▶ TEXT SECTION:
The Government would solve this problem by turning Ireland’s subsistence tenants into bread-eating agricultural labourers, the essential workforce for the kind of capitalistic agricultural economy it wished to create in the West of Ireland. This ties into Foucault’s bio-power, which, as he argues
…was without question an indispensable element in the development of capitalism; the latter would not have been possible without the controlled insertion of bodies into the machinery of production and the adjustment of the phenomena of population to economic progress (140-41).
As we have seen, in order to argue that Whig policies had successfully and equitably dealt with the crisis, Trevelyan had to play down its extent. Part of his rhetorical strategy was to place the Famine within a context that sapped the events of 1846-47 of their terrible uniqueness. Trevelyan reviewed the partial and localized failures of the potato crop in 1822 and 1831, implying that they were somehow connected to the appearance of the potato blight of 1845, 1846 and 1847.4 This made the Famine look as if it were part of an inevitable sequence of events. Trevelyan did not realize or, perhaps, did not want to consider that Phytophthora infestans was a new disease that had no connection to earlier crop failures.
Trevelyan also referred back to the bliadhain an air or the ‘year of slaughter,’ 1741, a famine precipitated not by potato blight but by several of the coldest and driest years on record.5 Trevelyan was particularly interested in this event because, as he insisted, it ‘was not regarded with any active interest either in England or in any foreign country…. No measures were adopted either by the Executive or the Legislature for the purpose of relieving the distress caused by this famine’ (235). Trevelyan used this earlier disaster to establish a negative historical precedent, demonstrating that there was no reason to assume that famines should necessitate government intervention. Nevertheless, he did admit that food shortages in 1822 and 1823 had involved some public expenditures.

Records from a data collection
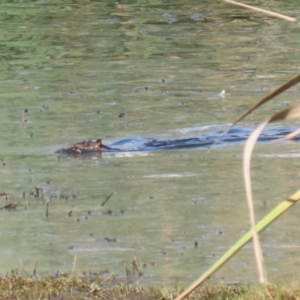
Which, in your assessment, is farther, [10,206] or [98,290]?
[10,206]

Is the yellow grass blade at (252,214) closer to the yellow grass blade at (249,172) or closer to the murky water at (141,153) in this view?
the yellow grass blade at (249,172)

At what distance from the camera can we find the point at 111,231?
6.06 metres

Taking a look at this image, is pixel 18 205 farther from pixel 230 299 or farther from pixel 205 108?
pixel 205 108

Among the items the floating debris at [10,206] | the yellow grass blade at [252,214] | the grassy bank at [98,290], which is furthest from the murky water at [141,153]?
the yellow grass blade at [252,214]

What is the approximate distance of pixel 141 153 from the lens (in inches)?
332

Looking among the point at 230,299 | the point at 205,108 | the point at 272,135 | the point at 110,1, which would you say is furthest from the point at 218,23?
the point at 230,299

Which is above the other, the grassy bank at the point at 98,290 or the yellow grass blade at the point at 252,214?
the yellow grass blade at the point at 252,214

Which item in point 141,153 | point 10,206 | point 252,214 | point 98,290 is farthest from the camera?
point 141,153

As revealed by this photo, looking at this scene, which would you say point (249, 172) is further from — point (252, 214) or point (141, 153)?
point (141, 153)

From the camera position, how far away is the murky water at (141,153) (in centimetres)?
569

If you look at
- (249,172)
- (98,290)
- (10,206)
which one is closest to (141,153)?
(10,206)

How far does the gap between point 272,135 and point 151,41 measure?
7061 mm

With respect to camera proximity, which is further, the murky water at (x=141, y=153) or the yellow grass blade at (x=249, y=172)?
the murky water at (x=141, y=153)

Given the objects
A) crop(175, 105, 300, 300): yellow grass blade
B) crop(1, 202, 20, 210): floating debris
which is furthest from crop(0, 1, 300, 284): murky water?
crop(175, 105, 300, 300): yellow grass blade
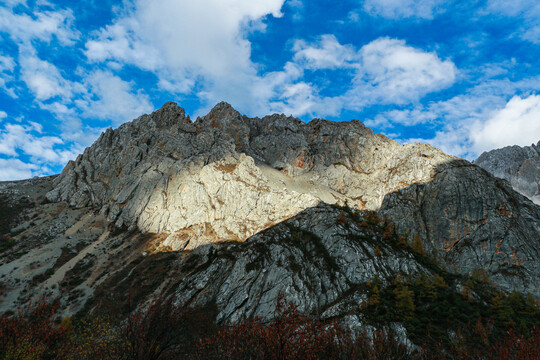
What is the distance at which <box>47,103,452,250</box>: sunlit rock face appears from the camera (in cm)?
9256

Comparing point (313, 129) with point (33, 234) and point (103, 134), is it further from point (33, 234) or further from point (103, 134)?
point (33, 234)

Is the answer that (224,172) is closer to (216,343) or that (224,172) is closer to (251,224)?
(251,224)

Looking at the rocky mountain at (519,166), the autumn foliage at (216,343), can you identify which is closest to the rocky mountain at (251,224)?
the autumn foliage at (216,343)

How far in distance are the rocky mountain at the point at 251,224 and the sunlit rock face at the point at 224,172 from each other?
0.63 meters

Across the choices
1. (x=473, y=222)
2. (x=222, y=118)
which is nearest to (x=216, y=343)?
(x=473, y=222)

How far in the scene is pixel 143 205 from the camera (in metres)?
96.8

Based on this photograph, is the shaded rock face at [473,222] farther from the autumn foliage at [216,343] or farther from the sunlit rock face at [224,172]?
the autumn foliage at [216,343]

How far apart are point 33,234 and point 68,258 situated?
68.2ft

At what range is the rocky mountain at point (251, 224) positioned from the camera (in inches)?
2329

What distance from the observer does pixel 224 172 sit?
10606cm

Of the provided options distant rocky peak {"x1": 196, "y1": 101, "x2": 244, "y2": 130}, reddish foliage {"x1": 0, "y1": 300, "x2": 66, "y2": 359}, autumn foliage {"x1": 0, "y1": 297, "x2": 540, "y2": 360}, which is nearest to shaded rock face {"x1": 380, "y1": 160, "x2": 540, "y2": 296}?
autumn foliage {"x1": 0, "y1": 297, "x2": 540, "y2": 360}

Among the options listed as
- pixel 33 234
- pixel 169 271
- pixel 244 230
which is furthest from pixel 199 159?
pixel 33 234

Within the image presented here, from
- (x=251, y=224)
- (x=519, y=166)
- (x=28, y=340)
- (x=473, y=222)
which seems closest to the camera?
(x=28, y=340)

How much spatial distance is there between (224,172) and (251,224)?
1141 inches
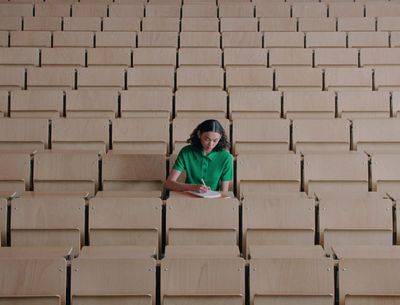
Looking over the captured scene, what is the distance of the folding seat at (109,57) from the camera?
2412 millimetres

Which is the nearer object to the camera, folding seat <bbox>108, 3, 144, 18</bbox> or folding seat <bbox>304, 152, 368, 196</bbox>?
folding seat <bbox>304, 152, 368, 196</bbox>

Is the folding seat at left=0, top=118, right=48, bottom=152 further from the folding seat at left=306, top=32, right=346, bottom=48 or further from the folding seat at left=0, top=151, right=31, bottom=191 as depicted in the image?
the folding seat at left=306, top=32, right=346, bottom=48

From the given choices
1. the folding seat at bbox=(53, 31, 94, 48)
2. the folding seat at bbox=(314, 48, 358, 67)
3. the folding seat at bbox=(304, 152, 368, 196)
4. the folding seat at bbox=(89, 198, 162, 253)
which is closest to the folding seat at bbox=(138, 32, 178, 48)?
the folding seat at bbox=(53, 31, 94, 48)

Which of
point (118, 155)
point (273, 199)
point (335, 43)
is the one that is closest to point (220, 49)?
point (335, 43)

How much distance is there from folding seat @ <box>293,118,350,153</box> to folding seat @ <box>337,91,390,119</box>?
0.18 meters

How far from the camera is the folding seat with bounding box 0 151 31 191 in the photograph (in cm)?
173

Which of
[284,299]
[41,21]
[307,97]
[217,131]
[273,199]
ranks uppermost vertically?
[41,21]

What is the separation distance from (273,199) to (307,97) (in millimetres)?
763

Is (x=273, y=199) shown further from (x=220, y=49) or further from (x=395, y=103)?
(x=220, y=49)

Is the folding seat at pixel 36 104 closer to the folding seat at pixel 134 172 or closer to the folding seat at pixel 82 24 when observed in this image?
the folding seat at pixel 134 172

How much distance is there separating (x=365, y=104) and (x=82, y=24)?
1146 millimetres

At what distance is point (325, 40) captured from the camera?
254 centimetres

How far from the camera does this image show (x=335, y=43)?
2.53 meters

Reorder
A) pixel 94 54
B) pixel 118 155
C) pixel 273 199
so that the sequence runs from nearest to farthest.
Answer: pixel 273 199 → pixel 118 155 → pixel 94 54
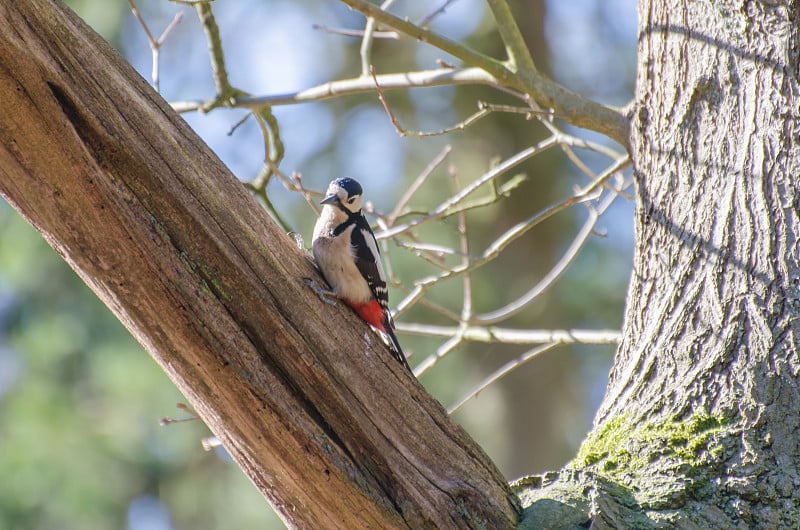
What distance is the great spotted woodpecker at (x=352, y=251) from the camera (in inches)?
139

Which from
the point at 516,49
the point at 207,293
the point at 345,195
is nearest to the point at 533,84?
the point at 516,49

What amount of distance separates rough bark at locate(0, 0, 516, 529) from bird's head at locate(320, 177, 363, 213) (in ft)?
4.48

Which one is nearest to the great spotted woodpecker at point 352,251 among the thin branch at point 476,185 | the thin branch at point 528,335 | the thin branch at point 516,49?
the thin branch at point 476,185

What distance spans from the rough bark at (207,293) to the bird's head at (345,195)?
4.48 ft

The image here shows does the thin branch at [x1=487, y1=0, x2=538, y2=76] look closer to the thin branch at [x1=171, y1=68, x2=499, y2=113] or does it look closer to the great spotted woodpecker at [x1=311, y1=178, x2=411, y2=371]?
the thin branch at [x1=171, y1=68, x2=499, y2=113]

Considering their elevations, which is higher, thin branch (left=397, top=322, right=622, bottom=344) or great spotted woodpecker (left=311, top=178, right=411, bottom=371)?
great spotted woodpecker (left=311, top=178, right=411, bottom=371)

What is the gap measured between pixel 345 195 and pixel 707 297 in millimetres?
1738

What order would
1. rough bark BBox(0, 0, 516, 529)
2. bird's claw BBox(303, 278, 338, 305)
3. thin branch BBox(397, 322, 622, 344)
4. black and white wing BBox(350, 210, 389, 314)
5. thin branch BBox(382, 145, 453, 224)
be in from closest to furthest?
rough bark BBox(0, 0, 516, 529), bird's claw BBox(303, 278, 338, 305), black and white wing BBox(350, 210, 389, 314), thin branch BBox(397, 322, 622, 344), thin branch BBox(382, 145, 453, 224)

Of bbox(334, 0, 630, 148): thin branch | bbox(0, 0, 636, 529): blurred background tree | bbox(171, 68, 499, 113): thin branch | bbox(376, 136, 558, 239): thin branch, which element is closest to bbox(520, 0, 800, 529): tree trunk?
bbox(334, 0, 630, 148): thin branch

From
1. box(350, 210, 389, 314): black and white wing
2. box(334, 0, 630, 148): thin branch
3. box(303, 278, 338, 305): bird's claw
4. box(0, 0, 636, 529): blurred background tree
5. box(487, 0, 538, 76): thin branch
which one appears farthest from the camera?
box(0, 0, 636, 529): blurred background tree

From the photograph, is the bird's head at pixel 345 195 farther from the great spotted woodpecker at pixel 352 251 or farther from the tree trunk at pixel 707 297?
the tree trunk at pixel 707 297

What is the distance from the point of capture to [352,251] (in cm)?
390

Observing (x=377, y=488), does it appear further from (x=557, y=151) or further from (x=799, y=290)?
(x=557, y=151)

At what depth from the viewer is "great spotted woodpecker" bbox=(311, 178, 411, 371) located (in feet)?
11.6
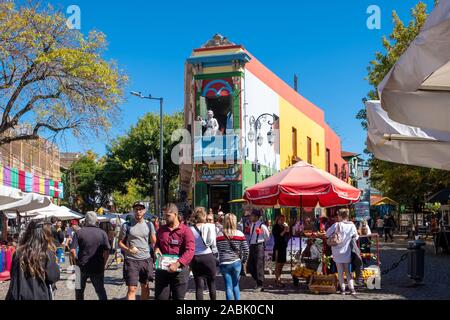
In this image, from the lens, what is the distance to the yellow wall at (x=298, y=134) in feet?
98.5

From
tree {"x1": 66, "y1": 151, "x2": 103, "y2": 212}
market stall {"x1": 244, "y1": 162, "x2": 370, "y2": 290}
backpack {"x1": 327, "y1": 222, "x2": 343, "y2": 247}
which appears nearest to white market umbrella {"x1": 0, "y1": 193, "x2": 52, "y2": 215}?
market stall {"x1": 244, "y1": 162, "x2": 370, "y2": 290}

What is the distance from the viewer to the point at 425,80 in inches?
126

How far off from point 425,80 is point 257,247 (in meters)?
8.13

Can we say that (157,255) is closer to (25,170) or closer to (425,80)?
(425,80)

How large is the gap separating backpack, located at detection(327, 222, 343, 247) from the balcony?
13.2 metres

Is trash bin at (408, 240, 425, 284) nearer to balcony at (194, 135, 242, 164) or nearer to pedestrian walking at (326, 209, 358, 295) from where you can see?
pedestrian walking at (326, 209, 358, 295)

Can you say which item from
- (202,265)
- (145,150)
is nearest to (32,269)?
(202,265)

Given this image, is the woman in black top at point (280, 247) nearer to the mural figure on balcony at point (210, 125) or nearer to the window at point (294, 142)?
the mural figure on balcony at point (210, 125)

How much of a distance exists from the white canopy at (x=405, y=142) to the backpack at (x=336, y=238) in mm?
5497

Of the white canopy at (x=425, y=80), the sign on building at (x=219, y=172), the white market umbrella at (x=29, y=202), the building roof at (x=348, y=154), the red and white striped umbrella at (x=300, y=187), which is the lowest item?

▶ WORK ITEM:
According to the text on Trevelyan and the Famine, what brought on the famine of 1741? Rely only on the text for what comes next.

▶ WORKED SOLUTION:
Several of the coldest and driest years on record brought it on, not potato blight.